Identifying pathological features is important for the identification of an individual and providing the possible cause of death. Read more here!
Two osteologists examine a skeleton laid out on a work table
© Durham University

Evidence of pathology and trauma on the skeleton provide important information that can help to identify the deceased and can provide possible evidence of the circumstances or cause of death. Comparison of skeletal pathology (e.g. a healed fracture to the arm) to ante-mortem medical records can provide important evidence for establishing individual identity.

Skeletal pathology can prove to be particularly important in forensic contexts in cases where other aspects of the osteological profile are very similar. For example, in war graves, most of the deceased are the same sex and similar age and are therefore not easily distinguished based on age and sex alone.

The identification and recording of pathological features on bones can be useful for the following reasons:

  • Pathological conditions that affect for example facial features, or overall appearance, can help establish identity.
  • Dental pathologies and treatment can affect a person’s appearance or be linked to ante-mortem dental records.
  • Degenerative changes (e.g. joint disease) that can impact on an individual’s movement or lifestyle can be useful for identification.
  • Other physical impairments (disabilities) which create individualising features (e.g. scoliosis) can be linked to medical records.
  • Some features can hint at personal lifestyle factors, such as tobacco staining on teeth.
  • Genetic diseases can be used to indicate familial links, and some may be associated with particular parts of the world – e.g. thalassaemia.
  • Evidence of trauma can yield information regarding the cause of death and also post-mortem treatment of the body.

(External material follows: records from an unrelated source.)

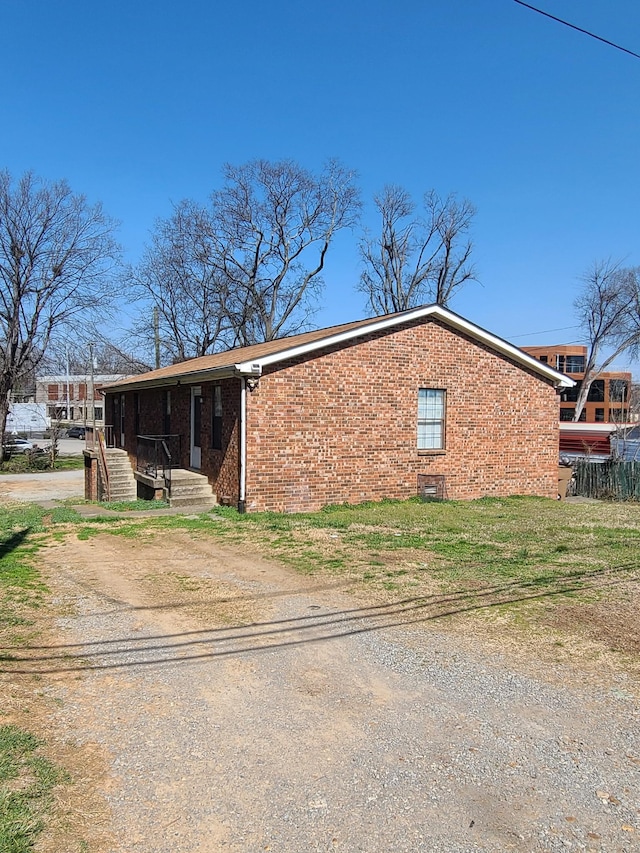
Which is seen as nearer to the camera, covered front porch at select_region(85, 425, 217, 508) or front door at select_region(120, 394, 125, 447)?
covered front porch at select_region(85, 425, 217, 508)

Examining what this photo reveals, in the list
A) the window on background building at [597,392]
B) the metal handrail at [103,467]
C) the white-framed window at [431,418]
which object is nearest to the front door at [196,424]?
the metal handrail at [103,467]

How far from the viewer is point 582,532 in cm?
1112

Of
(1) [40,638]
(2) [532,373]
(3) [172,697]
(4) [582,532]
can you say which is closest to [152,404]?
(2) [532,373]

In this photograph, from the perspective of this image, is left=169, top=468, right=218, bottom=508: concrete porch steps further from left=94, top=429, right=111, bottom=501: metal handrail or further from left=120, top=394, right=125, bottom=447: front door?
left=120, top=394, right=125, bottom=447: front door

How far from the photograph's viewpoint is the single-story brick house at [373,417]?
512 inches

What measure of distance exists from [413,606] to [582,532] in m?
5.81

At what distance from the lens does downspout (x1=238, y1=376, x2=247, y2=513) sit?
12.6 m

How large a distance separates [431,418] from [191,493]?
5.91 m

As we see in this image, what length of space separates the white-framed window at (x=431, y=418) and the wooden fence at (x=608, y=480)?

Bone structure and pathology

Before discussing abnormal bone, it is useful to consider the structure of normal bone. The outer layer of bone is called the periosteum. This can become inflamed in response to trauma or infection and produce a bony reaction – often referred to as periosteal new bone formation.

Anatomical model of a femur with the names of the different structure labelled

The periosteum covers a layer of cortical or ‘compact’ bone, which is dense and provides mechanical strength. The thickness of this compact bone varies with the skeletal element, depending on the function of different parts of the skeleton. For example, the weight-bearing bones will have more compact bone than other elements. If this compact bone becomes infected then it can produce a response referred to as osteitis. The bone usually appears thickened and denser in these areas.

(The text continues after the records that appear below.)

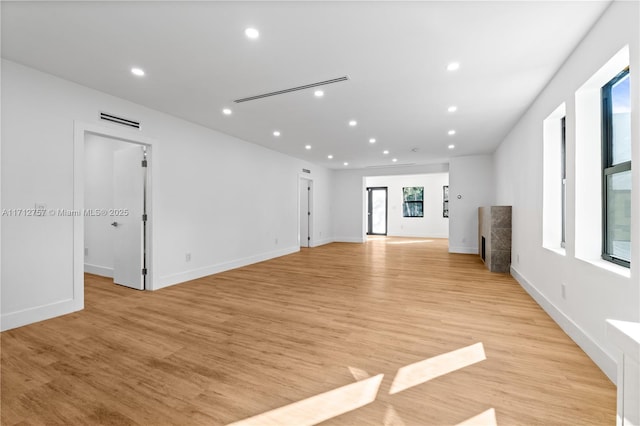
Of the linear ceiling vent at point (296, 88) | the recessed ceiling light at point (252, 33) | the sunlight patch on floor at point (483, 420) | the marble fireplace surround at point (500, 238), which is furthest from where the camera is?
the marble fireplace surround at point (500, 238)

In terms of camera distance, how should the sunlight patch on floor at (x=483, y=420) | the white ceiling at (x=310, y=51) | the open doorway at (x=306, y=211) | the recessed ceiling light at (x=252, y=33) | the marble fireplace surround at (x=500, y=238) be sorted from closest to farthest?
1. the sunlight patch on floor at (x=483, y=420)
2. the white ceiling at (x=310, y=51)
3. the recessed ceiling light at (x=252, y=33)
4. the marble fireplace surround at (x=500, y=238)
5. the open doorway at (x=306, y=211)

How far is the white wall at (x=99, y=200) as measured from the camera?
500 cm

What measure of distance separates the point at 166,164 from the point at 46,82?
1588 mm

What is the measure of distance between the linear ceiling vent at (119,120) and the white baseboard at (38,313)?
2264 mm

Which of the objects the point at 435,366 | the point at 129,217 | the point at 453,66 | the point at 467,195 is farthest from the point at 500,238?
the point at 129,217

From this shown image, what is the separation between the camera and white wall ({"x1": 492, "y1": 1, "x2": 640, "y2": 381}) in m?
1.74

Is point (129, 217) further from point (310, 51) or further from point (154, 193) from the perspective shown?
point (310, 51)

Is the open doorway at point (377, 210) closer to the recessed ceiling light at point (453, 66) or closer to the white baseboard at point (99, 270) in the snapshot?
the recessed ceiling light at point (453, 66)

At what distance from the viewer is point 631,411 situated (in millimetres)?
1022

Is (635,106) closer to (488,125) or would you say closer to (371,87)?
(371,87)

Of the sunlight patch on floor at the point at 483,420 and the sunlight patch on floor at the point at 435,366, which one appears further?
the sunlight patch on floor at the point at 435,366

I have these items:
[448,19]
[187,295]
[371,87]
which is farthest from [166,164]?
[448,19]

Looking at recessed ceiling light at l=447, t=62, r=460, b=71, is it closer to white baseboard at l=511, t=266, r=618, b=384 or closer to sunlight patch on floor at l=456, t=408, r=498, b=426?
white baseboard at l=511, t=266, r=618, b=384

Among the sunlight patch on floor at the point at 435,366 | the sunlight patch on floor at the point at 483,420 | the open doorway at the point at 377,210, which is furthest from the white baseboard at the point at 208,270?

Right and left tibia showing an abnormally thickened appearance, along with new bone formation on the outer surface Right and left tibia showing a thickened appearance in response to infection

When the bone marrow becomes infected, either through an infection in the bloodstream or direct infection via an open fracture, infection may build up within the bone marrow, killing areas of bone around it and eventually draining out through a drainage channel (fistula). This is referred to as osteomyelitis. The bone will look very thickened and a cloaca (hole) may be visible on the outer surface where the infection has drained.

Bone Response to Pathology

Bone has a limited response to a wide variety of pathological conditions and this can complicate the diagnosis of a specific disease. Contrary to popular opinion, the human skeleton is not inert – bone is constantly remodelling (i.e. old bone is destroyed and new bone is formed). Pathological or traumatic processes affect the normal balance between osteoblast (bone forming cells) and osteoclast (bone destroying cells) activity. As Don Ortner (2003) discusses in his excellent book on skeletal pathology, this disruption in this balance can result in:

  • Abnormal bone destruction
  • Abnormal bone formation
  • Combination of bone formation and destruction
  • Abnormal bone size
  • Normal bone quality but abnormal shape and contour

Two femora, one is normal and the other shows shape changes associated with vitamin D deficiency Femora from two different individuals. The femur on the bottom is normal and the femur on the top shows shape changes associated with vitamin D deficiency in childhood.

Take a look at the 3D model of a tibia with osteomyelitis below in the ‘SEE ALSO’ section.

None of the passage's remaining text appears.